PROBLEM DESCRIPTION -> Within the listing below, please show every line carrying the string "javascript".
***** PROVIDED MATERIAL *****
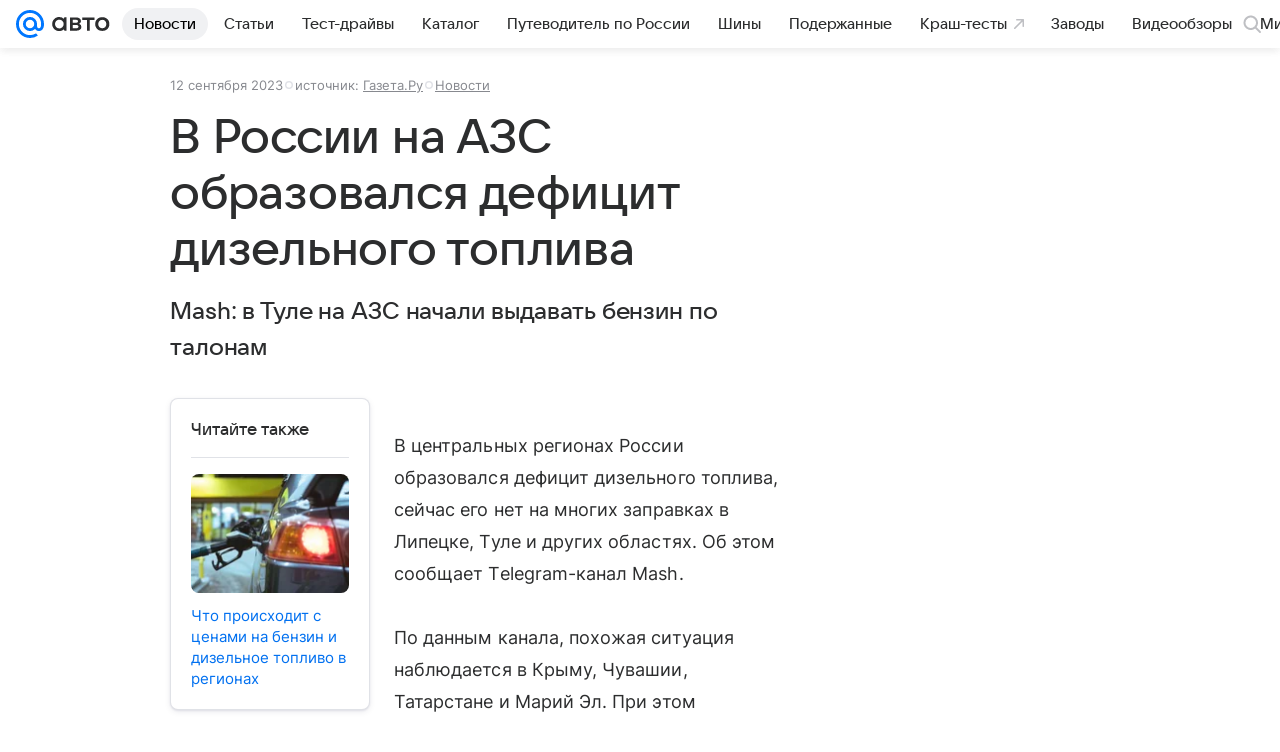

--- FILE ---
content_type: text/plain; charset=utf-8
request_url: https://media-stat.mail.ru/metrics/1.0/
body_size: 690
content:
eyJhbGciOiJkaXIiLCJjdHkiOiJKV1QiLCJlbmMiOiJBMjU2R0NNIiwidHlwIjoiSldUIn0..EOBt9EqXYxNWWpjZ.[base64].tMc7vGyI8imx7y0dXN6g4Q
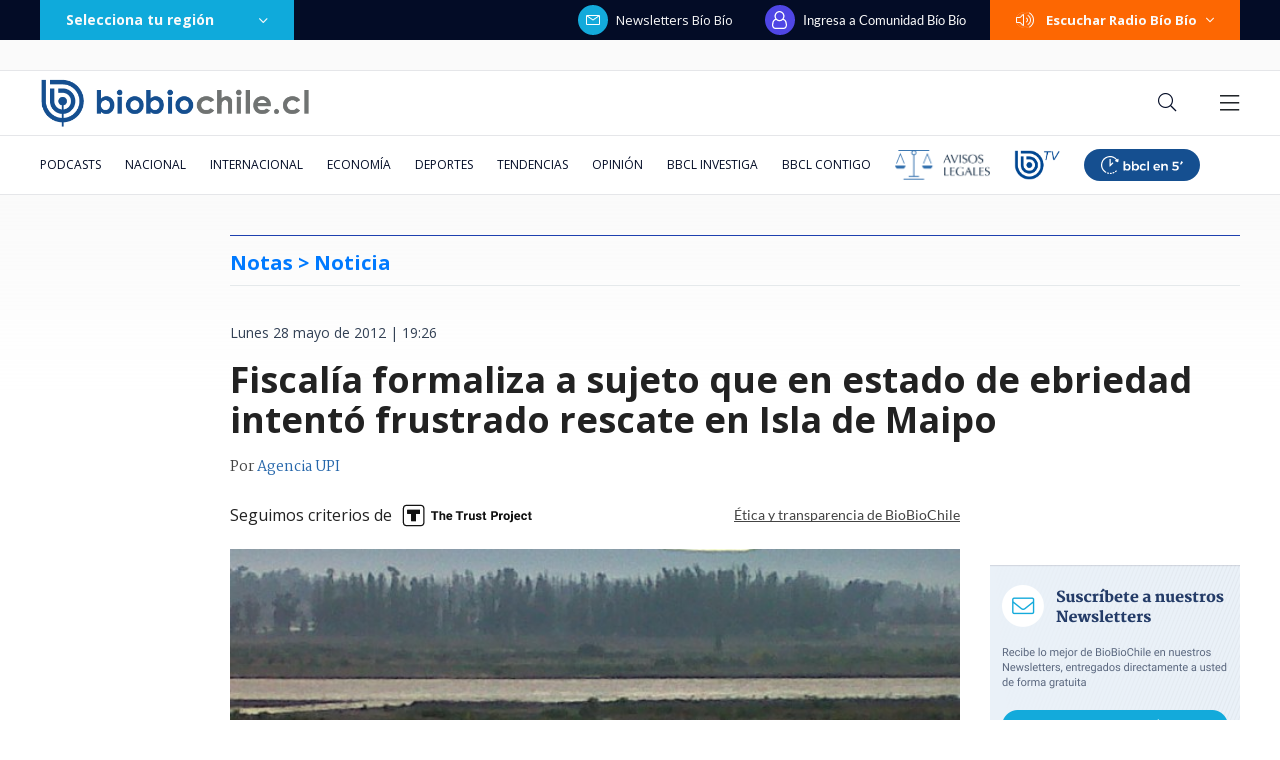

--- FILE ---
content_type: text/html; charset=utf-8
request_url: https://realtime.bbcl.cl/hit/?t=1769743901790&url=https%3A%2F%2Fwww.biobiochile.cl%2Fnoticias%2F2012%2F05%2F28%2Ffiscalia-formaliza-a-sujeto-que-en-estado-de-ebriedad-intento-frustrado-rescate-en-isla-de-maipo.shtml&property=01G1KMVDSGMWCR31GWZX0VBJBY&referrer=
body_size: -15
content:
01KG6F9S9NRTG276CMR612R3TC.P4Xw91WgpdoEpqZPfvOYMeunK67Lg6/oUuGgxJ1hhaM=

--- FILE ---
content_type: text/html; charset=utf-8
request_url: https://www.google.com/recaptcha/api2/aframe
body_size: 266
content:
<!DOCTYPE HTML><html><head><meta http-equiv="content-type" content="text/html; charset=UTF-8"></head><body><script nonce="bvApg2PVXWqAmRfAaDdhZg">/** Anti-fraud and anti-abuse applications only. See google.com/recaptcha */ try{var clients={'sodar':'https://pagead2.googlesyndication.com/pagead/sodar?'};window.addEventListener("message",function(a){try{if(a.source===window.parent){var b=JSON.parse(a.data);var c=clients[b['id']];if(c){var d=document.createElement('img');d.src=c+b['params']+'&rc='+(localStorage.getItem("rc::a")?sessionStorage.getItem("rc::b"):"");window.document.body.appendChild(d);sessionStorage.setItem("rc::e",parseInt(sessionStorage.getItem("rc::e")||0)+1);localStorage.setItem("rc::h",'1769743917977');}}}catch(b){}});window.parent.postMessage("_grecaptcha_ready", "*");}catch(b){}</script></body></html>

--- FILE ---
content_type: application/javascript
request_url: https://www.biobiochile.cl/static/realtime/realtime-general.js?t=1769743911413&callback=BBCL_Realtime
body_size: 1146
content:
/*2026-01-30 03:31:09*/ BBCL_Realtime([{"id":6716303,"titulo":"Ira de Poduje con ambientalista por reconstrucci\u00f3n: \"Si te importa m\u00e1s un \u00e1rbol te llevamos a juicio\"","url":"https:\/\/www.biobiochile.cl\/noticias\/nacional\/chile\/2026\/01\/29\/ira-de-poduje-con-ambientalista-por-reconstruccion-si-te-importa-mas-un-arbol-te-llevamos-a-juicio.shtml","imagen":"2026\/01\/digital-1200-x-633-px-68.png","video_rudo_destacado":"https:\/\/rudo.video\/vod\/bVLAOl\/skin\/simple\/o\/MjAyNi8wMS9kaWdpdGFsLTEyMDAteC02MzMtcHgtNjgucG5n","categoria":"nacional","en_vivo":false,"visitas":391},{"id":6702057,"titulo":"$7,1 millones sin t\u00edtulo: el ascenso del hijo de Osvaldo Andrade en asociaci\u00f3n chilena de municipios","url":"https:\/\/www.biobiochile.cl\/especial\/bbcl-investiga\/noticias\/de-pasillo\/2026\/01\/29\/71-millones-sin-titulo-el-ascenso-del-hijo-de-osvaldo-andrade-en-asociacion-chilena-de-municipios.shtml","imagen":"2026\/01\/gustavo-alessandri-asociacion-chilena-municipalidades.jpg","video_rudo_destacado":"","categoria":"nacional","en_vivo":false,"visitas":178},{"id":6715304,"titulo":"\"No es nuestra tarea\": Vallejo toma distancia de habilitaci\u00f3n de residencia para Kast en La Moneda","url":"https:\/\/www.biobiochile.cl\/noticias\/nacional\/chile\/2026\/01\/29\/no-es-nuestra-tarea-vallejo-toma-distancia-de-habilitacion-de-residencia-para-kast-en-la-moneda.shtml","imagen":"2026\/01\/vallejo-kast-la-moneda.jpg","video_rudo_destacado":"","categoria":"nacional","en_vivo":false,"visitas":130},{"id":6716342,"titulo":"Sergio Rojas y Antonella R\u00edos tuvieron tenso cruce en vivo por nueva pareja: ella abandon\u00f3 el estudio","url":"https:\/\/www.biobiochile.cl\/noticias\/dopamina\/2026\/01\/29\/ojala-la-ayuda-no-sea-meterse-en-la-cama-el-cruce-de-sergio-rojas-y-antonella-rios-por-nueva-pareja.shtml","imagen":"2026\/01\/sergio-2.png","video_rudo_destacado":"","categoria":"nacional","en_vivo":false,"visitas":89},{"id":6716426,"titulo":"Horas extras y excesivo uso de imagen de Ripamonti: Contralor\u00eda cuestiona a municipio de Vi\u00f1a del Mar","url":"https:\/\/www.biobiochile.cl\/noticias\/nacional\/region-de-valparaiso\/2026\/01\/29\/horas-extras-y-excesivo-uso-de-imagen-de-ripamonti-contraloria-cuestiona-a-municipio-de-vina-del-mar.shtml","imagen":"2026\/01\/horas-extras-y-excesivo-uso-de-imagen-de-ripamonti-contraloria-cuestiona-a-municipio-de-vina-del-mar.png","video_rudo_destacado":"","categoria":"nacional","en_vivo":false,"visitas":74},{"id":6716381,"titulo":"Venezuela cede a presi\u00f3n de Trump y aprueba reforma que permite explotaci\u00f3n petrolera privada","url":"https:\/\/www.biobiochile.cl\/noticias\/internacional\/america-latina\/2026\/01\/29\/venezuela-cede-a-presion-de-trump-y-aprueba-reforma-que-permite-explotacion-petrolera-privada.shtml","imagen":"2026\/01\/efe-por-presion-trump-sobre-venezuela-aprueba-reforma-a-explotacion-petrolera-privada.png","video_rudo_destacado":"","categoria":"nacional","en_vivo":false,"visitas":70},{"id":6716437,"titulo":"\u2019The White Lotus\u2019 confirma a Helena Bonham Carter para la cuarta temporada: este es el elenco","url":"https:\/\/www.biobiochile.cl\/noticias\/espectaculos-y-tv\/cine-y-series\/2026\/01\/30\/the-white-lotus-confirma-a-helena-bonham-carter-para-la-cuarta-temporada-este-es-el-elenco.shtml","imagen":"2026\/01\/helena.png","video_rudo_destacado":"","categoria":"general","en_vivo":false,"visitas":58},{"id":6716208,"titulo":"Minsal confirma presencia de mosquito que transmite dengue: hay alerta sanitaria de Arica a Los R\u00edos","url":"https:\/\/www.biobiochile.cl\/noticias\/nacional\/chile\/2026\/01\/29\/minsal-decreta-alerta-sanitaria-desde-arica-a-los-lagos-por-presencia-de-mosquito-que-transmite-dengue.shtml","imagen":"2026\/01\/dengue.jpg","video_rudo_destacado":"","categoria":"nacional","en_vivo":false,"visitas":56},{"id":6715749,"titulo":"\"Se habla de confesar\": Fiscal\u00eda confirma acuerdo de cooperaci\u00f3n con Eduardo Lagos en trama bielorrusa","url":"https:\/\/www.biobiochile.cl\/noticias\/nacional\/chile\/2026\/01\/29\/se-habla-de-confesar-fiscalia-confirma-acuerdo-de-cooperacion-con-eduardo-lagos-en-trama-bielorrusa.shtml","imagen":"2026\/01\/eduardo-lagos.jpg","video_rudo_destacado":"","categoria":"nacional","en_vivo":false,"visitas":54},{"id":6716436,"titulo":"Por desborde de Quebrada de Tarapac\u00e1: Senapred ordena evacuar dos sectores en la comuna de Huara","url":"https:\/\/www.biobiochile.cl\/noticias\/nacional\/region-de-tarapaca\/2026\/01\/30\/por-desborde-de-quebrada-de-tarapaca-senapred-ordena-evacuar-dos-sectores-en-la-comuna-de-huara.shtml","imagen":"2026\/01\/ahora-309.png","video_rudo_destacado":"","categoria":"nacional","en_vivo":false,"visitas":41}])

--- FILE ---
content_type: application/javascript; charset=utf-8
request_url: https://fundingchoicesmessages.google.com/f/AGSKWxU7cYVtG9ke9BFa6Gm2xcTE_nTuJgXHqOveNM8dBdPaxB-oXJnNpxA1NZ7yIsihY4H2nqVwYVUaN-GfMuNb1ytyp7SbZHh6FBgvNmGfPkuiyDFHc8xZaxgcCEbOktgkOs_CLbTfREfmy11TvPHMBWVej9MU1pegs0yGMpr_eeFzdWr_qir_8I81i7OE/_/ad_screen./cci-ads-/160-600-/adcircle..textads.
body_size: -1284
content:
window['18e08cf3-76ef-4cbc-84ae-7c899756eb87'] = true;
*****
EXPECTED ANSWER ->
content_type: application/javascript
content_type: application/javascript; charset=utf-8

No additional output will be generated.